> [Stored records]:
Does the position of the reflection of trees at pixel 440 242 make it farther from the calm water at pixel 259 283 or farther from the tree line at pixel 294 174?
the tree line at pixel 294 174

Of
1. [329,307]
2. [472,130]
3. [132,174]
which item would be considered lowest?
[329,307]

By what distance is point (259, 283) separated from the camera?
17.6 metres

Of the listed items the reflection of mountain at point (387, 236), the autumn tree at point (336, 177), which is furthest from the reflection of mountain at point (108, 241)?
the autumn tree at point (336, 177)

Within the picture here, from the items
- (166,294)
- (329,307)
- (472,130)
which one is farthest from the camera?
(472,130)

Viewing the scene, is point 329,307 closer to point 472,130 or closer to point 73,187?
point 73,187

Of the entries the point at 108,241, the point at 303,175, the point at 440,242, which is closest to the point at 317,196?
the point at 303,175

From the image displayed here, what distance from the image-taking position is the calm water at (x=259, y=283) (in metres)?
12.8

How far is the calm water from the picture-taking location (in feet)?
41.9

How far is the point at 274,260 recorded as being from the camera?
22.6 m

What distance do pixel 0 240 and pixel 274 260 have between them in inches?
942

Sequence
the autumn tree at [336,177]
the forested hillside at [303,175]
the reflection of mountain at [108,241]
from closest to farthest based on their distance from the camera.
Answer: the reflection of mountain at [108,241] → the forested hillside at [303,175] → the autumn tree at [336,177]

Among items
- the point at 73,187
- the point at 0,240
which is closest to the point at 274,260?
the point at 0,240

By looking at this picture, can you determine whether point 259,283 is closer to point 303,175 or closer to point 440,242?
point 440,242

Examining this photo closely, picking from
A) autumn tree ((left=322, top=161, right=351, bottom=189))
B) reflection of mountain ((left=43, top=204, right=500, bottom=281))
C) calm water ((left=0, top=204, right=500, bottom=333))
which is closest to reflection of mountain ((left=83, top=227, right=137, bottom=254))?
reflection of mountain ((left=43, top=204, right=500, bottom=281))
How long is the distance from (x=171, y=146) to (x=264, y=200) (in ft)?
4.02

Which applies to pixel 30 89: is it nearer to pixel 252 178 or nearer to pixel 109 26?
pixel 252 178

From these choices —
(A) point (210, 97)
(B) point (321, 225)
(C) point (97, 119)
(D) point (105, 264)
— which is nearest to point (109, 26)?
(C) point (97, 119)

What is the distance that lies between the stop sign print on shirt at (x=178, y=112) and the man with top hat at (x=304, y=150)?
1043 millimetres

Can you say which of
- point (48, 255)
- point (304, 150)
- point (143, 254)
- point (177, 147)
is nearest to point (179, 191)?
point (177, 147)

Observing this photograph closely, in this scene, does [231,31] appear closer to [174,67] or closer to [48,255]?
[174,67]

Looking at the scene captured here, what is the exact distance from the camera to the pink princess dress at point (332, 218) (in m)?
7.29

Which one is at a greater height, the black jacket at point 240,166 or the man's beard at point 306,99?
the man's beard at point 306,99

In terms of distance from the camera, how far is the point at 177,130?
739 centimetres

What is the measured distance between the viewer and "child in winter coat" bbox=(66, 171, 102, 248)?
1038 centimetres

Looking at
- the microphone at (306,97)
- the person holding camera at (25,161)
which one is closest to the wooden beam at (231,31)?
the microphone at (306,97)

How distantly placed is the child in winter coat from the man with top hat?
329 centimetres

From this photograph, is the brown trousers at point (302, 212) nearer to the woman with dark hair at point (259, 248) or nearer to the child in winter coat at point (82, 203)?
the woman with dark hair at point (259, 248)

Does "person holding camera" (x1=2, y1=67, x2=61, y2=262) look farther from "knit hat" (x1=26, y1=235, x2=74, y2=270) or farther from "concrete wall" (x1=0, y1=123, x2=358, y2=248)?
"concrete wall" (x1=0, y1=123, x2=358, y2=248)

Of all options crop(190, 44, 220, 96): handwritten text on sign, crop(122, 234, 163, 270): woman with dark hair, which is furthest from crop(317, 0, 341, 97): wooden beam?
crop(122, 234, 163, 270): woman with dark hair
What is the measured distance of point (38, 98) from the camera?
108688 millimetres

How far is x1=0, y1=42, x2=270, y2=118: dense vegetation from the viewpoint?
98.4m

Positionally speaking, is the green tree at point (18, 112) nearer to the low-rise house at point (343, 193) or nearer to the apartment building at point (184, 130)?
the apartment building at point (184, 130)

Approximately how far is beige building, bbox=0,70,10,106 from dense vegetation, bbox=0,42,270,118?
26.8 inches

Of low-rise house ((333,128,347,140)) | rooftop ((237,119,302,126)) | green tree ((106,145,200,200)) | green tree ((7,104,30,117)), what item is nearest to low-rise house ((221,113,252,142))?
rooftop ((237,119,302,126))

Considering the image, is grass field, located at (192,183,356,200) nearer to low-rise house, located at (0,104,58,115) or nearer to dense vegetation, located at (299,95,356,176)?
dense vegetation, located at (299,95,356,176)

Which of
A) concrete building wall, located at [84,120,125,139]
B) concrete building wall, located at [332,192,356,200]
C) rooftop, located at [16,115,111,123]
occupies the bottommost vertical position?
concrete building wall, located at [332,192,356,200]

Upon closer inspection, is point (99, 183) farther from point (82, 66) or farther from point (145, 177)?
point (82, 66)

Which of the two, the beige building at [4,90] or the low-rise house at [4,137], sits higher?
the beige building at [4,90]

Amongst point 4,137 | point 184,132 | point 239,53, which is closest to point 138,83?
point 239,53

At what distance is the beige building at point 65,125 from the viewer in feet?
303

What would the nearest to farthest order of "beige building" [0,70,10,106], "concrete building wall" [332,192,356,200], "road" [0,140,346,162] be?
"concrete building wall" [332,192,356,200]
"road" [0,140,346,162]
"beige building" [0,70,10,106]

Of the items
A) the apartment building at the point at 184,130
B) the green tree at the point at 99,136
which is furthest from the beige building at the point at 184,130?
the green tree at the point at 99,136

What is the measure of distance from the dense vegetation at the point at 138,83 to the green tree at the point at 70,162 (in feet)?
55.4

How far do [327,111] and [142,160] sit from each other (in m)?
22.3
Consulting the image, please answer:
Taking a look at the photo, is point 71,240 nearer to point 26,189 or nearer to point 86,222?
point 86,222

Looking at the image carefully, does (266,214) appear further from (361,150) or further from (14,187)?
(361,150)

> [Task instructions]: Please give back all of the records exactly as written.

> [Solved problem]:
Does the position of the reflection of trees at pixel 440 242 make it farther from the calm water at pixel 259 283 or farther from the tree line at pixel 294 174?
the tree line at pixel 294 174

Of
1. [329,307]
2. [472,130]
3. [132,174]
which item would be considered lowest?
[329,307]

By what distance is point (259, 283) separated from the camera?
17.6 metres

Of the listed items the reflection of mountain at point (387, 236), the autumn tree at point (336, 177), which is furthest from the reflection of mountain at point (108, 241)?
the autumn tree at point (336, 177)

Within the picture here, from the items
- (166,294)
- (329,307)
- (472,130)
which one is farthest from the camera?
(472,130)

Viewing the scene, is point 329,307 closer to point 472,130 or closer to point 73,187?
point 73,187

Of the entries the point at 108,241, the point at 303,175, the point at 440,242, which is closest to the point at 317,196?
the point at 303,175

From the image displayed here, what distance from the image-taking position is the calm water at (x=259, y=283) (in metres)?
12.8

How far is the calm water from the picture-taking location (in feet)?
41.9

How far is the point at 274,260 recorded as being from the camera?
22.6 m

What distance do pixel 0 240 and pixel 274 260 have between them in inches?
942

Sequence
the autumn tree at [336,177]
the forested hillside at [303,175]
the reflection of mountain at [108,241]
from closest to farthest based on their distance from the camera.
Answer: the reflection of mountain at [108,241] → the forested hillside at [303,175] → the autumn tree at [336,177]

Among items
- the point at 73,187
- the point at 0,240
which is closest to the point at 274,260?
the point at 0,240

By looking at this picture, can you determine whether point 259,283 is closer to point 303,175 or closer to point 440,242?
point 440,242

Examining this photo closely, picking from
A) autumn tree ((left=322, top=161, right=351, bottom=189))
B) reflection of mountain ((left=43, top=204, right=500, bottom=281))
C) calm water ((left=0, top=204, right=500, bottom=333))
which is closest to reflection of mountain ((left=83, top=227, right=137, bottom=254))?
reflection of mountain ((left=43, top=204, right=500, bottom=281))
How long is the distance from (x=171, y=146) to (x=264, y=200) (in ft)?
4.02

Which applies to pixel 30 89: is it nearer to pixel 252 178 or nearer to pixel 109 26?
pixel 252 178

From these choices —
(A) point (210, 97)
(B) point (321, 225)
(C) point (97, 119)
(D) point (105, 264)
— which is nearest to point (109, 26)?
(C) point (97, 119)

What is the distance that lies between the stop sign print on shirt at (x=178, y=112) and the man with top hat at (x=304, y=150)?
1043 millimetres

Can you say which of
- point (48, 255)
- point (304, 150)
- point (143, 254)
- point (177, 147)
is nearest to point (179, 191)?
point (177, 147)

Observing this photograph closely, in this scene, does [231,31] appear closer to [174,67] or closer to [48,255]?
[174,67]

Looking at the scene captured here, what is the exact distance from the camera to the pink princess dress at point (332, 218) (in m)?
7.29

Which one is at a greater height, the black jacket at point 240,166 or the man's beard at point 306,99?
the man's beard at point 306,99

In terms of distance from the camera, how far is the point at 177,130?
739 centimetres

What is the measured distance between the viewer and "child in winter coat" bbox=(66, 171, 102, 248)?
1038 centimetres

Looking at
- the microphone at (306,97)
- the person holding camera at (25,161)
which one is closest to the wooden beam at (231,31)?
the microphone at (306,97)

How distantly placed is the child in winter coat from the man with top hat?
329 centimetres

From this photograph, is the brown trousers at point (302, 212) nearer to the woman with dark hair at point (259, 248) or nearer to the child in winter coat at point (82, 203)?
the woman with dark hair at point (259, 248)

Does "person holding camera" (x1=2, y1=67, x2=61, y2=262) look farther from "knit hat" (x1=26, y1=235, x2=74, y2=270) or farther from "concrete wall" (x1=0, y1=123, x2=358, y2=248)?
"concrete wall" (x1=0, y1=123, x2=358, y2=248)

Of all options crop(190, 44, 220, 96): handwritten text on sign, crop(122, 234, 163, 270): woman with dark hair, which is furthest from crop(317, 0, 341, 97): wooden beam?
crop(122, 234, 163, 270): woman with dark hair
What is the measured distance of point (38, 98) from the camera?
108688 millimetres

How far is x1=0, y1=42, x2=270, y2=118: dense vegetation from the viewpoint?
98.4m

Positionally speaking, is the green tree at point (18, 112) nearer to the low-rise house at point (343, 193) or nearer to the apartment building at point (184, 130)?
the apartment building at point (184, 130)

Approximately how far is beige building, bbox=0,70,10,106 from dense vegetation, bbox=0,42,270,118?
26.8 inches

Of low-rise house ((333,128,347,140)) | rooftop ((237,119,302,126)) | green tree ((106,145,200,200)) | green tree ((7,104,30,117)), what item is nearest to low-rise house ((221,113,252,142))?
rooftop ((237,119,302,126))

Considering the image, is grass field, located at (192,183,356,200) nearer to low-rise house, located at (0,104,58,115) or nearer to dense vegetation, located at (299,95,356,176)?
dense vegetation, located at (299,95,356,176)

Which of
A) concrete building wall, located at [84,120,125,139]
B) concrete building wall, located at [332,192,356,200]
C) rooftop, located at [16,115,111,123]
occupies the bottommost vertical position?
concrete building wall, located at [332,192,356,200]

Upon closer inspection, is point (99, 183) farther from point (82, 66) or farther from point (145, 177)?
point (82, 66)

Which of the two, the beige building at [4,90] or the low-rise house at [4,137], sits higher?
the beige building at [4,90]

Amongst point 4,137 | point 184,132 | point 239,53, which is closest to point 138,83?
point 239,53

At what distance is the beige building at point 65,125 from the viewer in feet?
303

What would the nearest to farthest order of "beige building" [0,70,10,106], "concrete building wall" [332,192,356,200], "road" [0,140,346,162] be?
"concrete building wall" [332,192,356,200]
"road" [0,140,346,162]
"beige building" [0,70,10,106]

Of the items
A) the apartment building at the point at 184,130
B) the green tree at the point at 99,136
which is furthest from the beige building at the point at 184,130?
the green tree at the point at 99,136

What is the measure of distance from the dense vegetation at the point at 138,83 to the green tree at the point at 70,162 (in feet)?
55.4

How far do [327,111] and [142,160] sit from each other (in m)?
22.3
Consulting the image, please answer:
Taking a look at the photo, is point 71,240 nearer to point 26,189 or nearer to point 86,222?
point 86,222

Looking at the image carefully, does (266,214) appear further from (361,150) or further from (14,187)?
(361,150)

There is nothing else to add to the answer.